Step #3: set and protect your "secret answer." Many systems use a "secret question" and its corresponding answer as the key to password recovery or reset. The problem is that many people choose secret answers that nearly anyone can guess. Do people know where you were born? Then they know the answer to that secret question. Do people know what you're pet's name is? Then "favorite pet's name" is probably a bad secret question for you.
And yet people do exactly that. If your account is repeatedly hacked after you recover the password, I'd guess that your "secret question" isn't that secret after all.
A great approach to this is to realize that there's nothing that says your answer actually has to correspond to the question, or to anything else in your life. So, pick an unrelated answer that has nothing to do with you. Perhaps your "City of Birth" should be "Crayola", "Chardonay" or "WindowsExplorer". As long as you can remember it it doesn't matter what it is.
An even better approach is to treat it like just another password - a password to your password, for example. Make it long, and obscure, completely unrelated to the "question", and hard for someone else to guess.
And don't tell anyone.
Step #4: set an alternate email address. Many services will use an "alternate email address" to mail you a new password if you forget yours. First, make sure to set that option up, and set it up using an email account on a different system. Create and use a Yahoo account for your Hotmail alternate email, for example. And second: don't lose the alternate account. For many systems, if you can't access that alternate email account, you cannot get your password back, and you will not be able to recover your primary account.
I've seen too many cases where people lose their alternate email address or let that account lapse, only to be totally screwed when they find they really really need it to recover their primary account.

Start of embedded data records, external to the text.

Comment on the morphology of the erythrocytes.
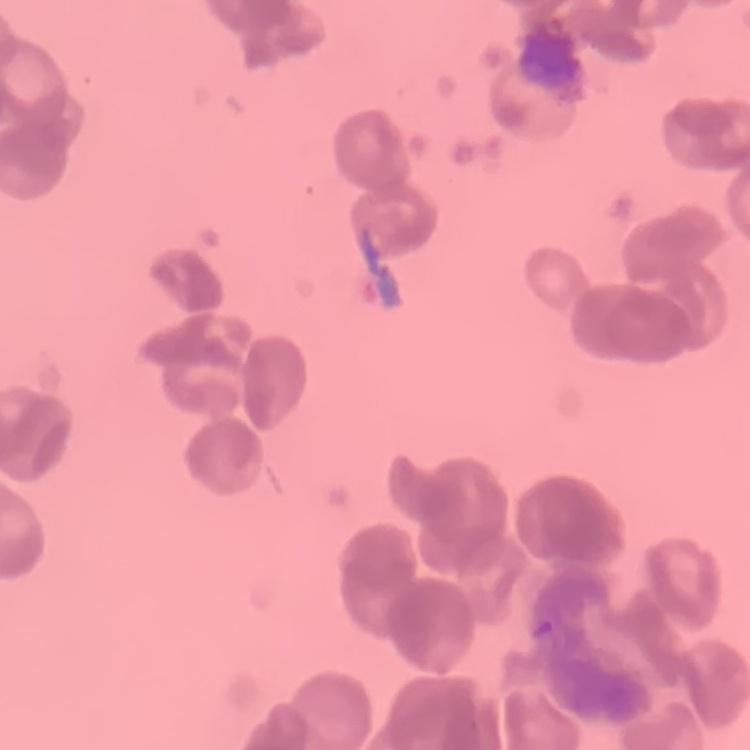
Rouleaux formation.

Summary:
  - Image type: square crop of a larger photomicrograph
  - Stain: Field's or Giemsa
  - Preparation: thin blood filmState which cell type is depicted.
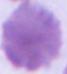

This is an erythrocyte.

{
  "magnification": "1000x",
  "modality": "photomicrograph"
}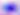

Photomicrograph. Captured at 400x magnification. Toxoplasma gondii is shown.Name the parasite shown.
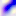
This is Toxoplasma gondii.

modality: micrograph
magnification: 400x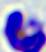

400x magnification. Photomicrograph. A leukocyte is shown.Identify the cell.
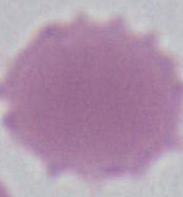
This is an erythrocyte.

Summary:
  - Magnification: 1000x
  - Modality: micrograph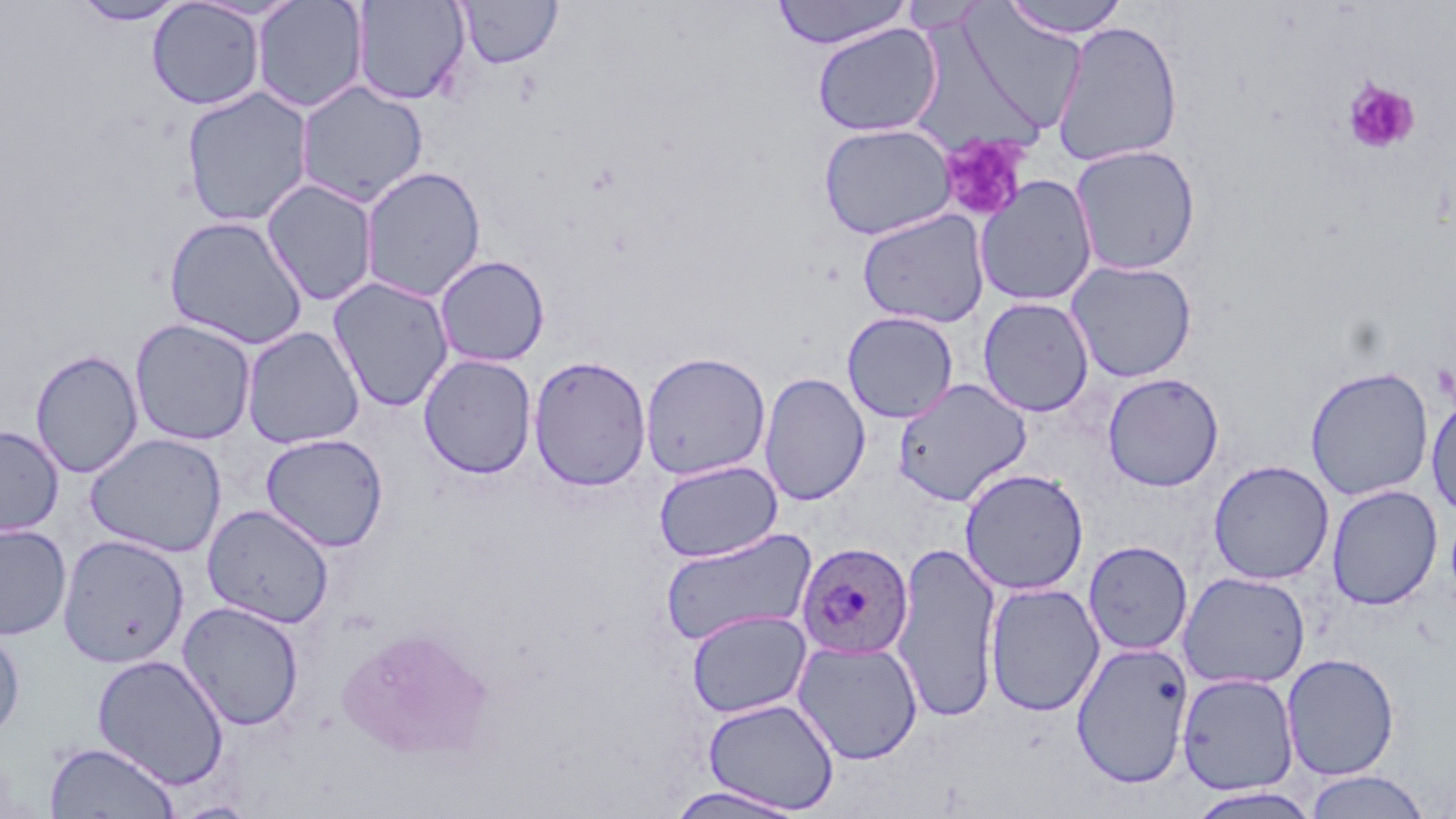
slide-level diagnosis = Plasmodium ovale
platelet locations = approximate bounding boxes as (x1, y1, x2, y2) in pixels: (1342, 77, 1420, 154), (938, 134, 1030, 223)
field of view = one of a larger specimen
modality = light microscopy
uninfected red blood cell locations = approximate bounding boxes as (x1, y1, x2, y2) in pixels: (71, 0, 188, 26), (252, 0, 369, 114), (770, 0, 913, 50), (1000, 0, 1131, 39), (147, 1, 265, 110), (352, 1, 470, 105), (458, 1, 562, 69), (898, 1, 988, 34), (952, 5, 1086, 138), (1051, 20, 1184, 167), (812, 22, 942, 138), (295, 80, 429, 207), (181, 87, 315, 228), (818, 123, 956, 240), (1069, 144, 1202, 275), (359, 165, 487, 302), (974, 175, 1098, 307), (261, 179, 378, 307), (856, 208, 990, 328), (163, 215, 308, 350), (434, 254, 550, 367), (1065, 259, 1198, 382), (327, 276, 454, 412), (977, 297, 1094, 417), (842, 311, 959, 424), (129, 318, 257, 446), (241, 326, 365, 449), (31, 349, 144, 478), (639, 351, 771, 481), (419, 353, 537, 479), (528, 355, 652, 492), (1305, 366, 1434, 501), (759, 372, 870, 506), (1102, 372, 1224, 491), (893, 377, 1032, 506), (1427, 393, 1456, 520), (0, 426, 64, 536), (84, 432, 227, 558), (260, 433, 389, 552), (1208, 459, 1334, 585), (653, 460, 782, 563), (959, 468, 1089, 595), (1326, 484, 1443, 610), (202, 504, 334, 628), (0, 523, 72, 640), (658, 527, 817, 647), (57, 535, 189, 668), (1083, 540, 1193, 655), (891, 541, 1003, 723), (1178, 571, 1311, 690), (984, 582, 1105, 716), (177, 600, 305, 731), (686, 608, 811, 718), (0, 627, 25, 741), (793, 640, 923, 764), (1071, 641, 1194, 788), (1282, 653, 1400, 781), (92, 654, 230, 790), (1176, 672, 1300, 796), (703, 697, 839, 814), (44, 741, 179, 818), (1303, 770, 1432, 818), (665, 785, 808, 819), (1186, 787, 1323, 819), (170, 800, 262, 818)
stain = May-Grünwald-Giemsa
magnification = 1000x
preparation = thin blood film
image size = 1456×819 pixels
Plasmodium ovale-infected red blood cell locations = approximate bounding boxes as (x1, y1, x2, y2) in pixels: (796, 541, 914, 660)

Step #5: Remember. I realize that "hard to guess" is at odds with "easy to remember", but both are absolutely critical. If you forget your password, and you forget the answer to your secret question or lose access to your alternate email account or some how lose the ability to use any of the password recovery mechanisms provided by the service ... well, to put it bluntly, you are screwed.
Don't forget your own password. Don't forget the answer to your own secret question. If you must write your information down keep it in a secure place. A sticky note on your monitor under your mouse pad or other, easy to get to place, is not secure. Your wallet might be secure. A locked cabinet or safe might be secure. A properly encrypted file on your computer might be secure.
Step #6: Don't fall for password recovery schemes. There are people out there who will tell you that they can get your password if you send a specially formatted email to a special email address. But that email almost always requires you to provide another account name and password. Do you know who's at the other end of that email address? Not who they claim to be, do you know who they are? I sure don't. And there's no way I would trust them if they're asking for another account name and password. You're just begging to be hacked again.
Step #7: Learn from your mistakes. If you've been hacked, and you don't remember of have your secret question, and you never set up or you lost access to your alternate email address, and none of the other password recovery options that the service might provide apply to you ... well, I said it above, and I'll say it again: you're screwed. I cannot recover your password or account for you. If you're using a free service that has little or no customer support no one can. Learn from this. Take better care of your account information. If appropriate, and possible, consider moving to a for-pay mail provider that has real customer support that can help you recover from these kinds of problems.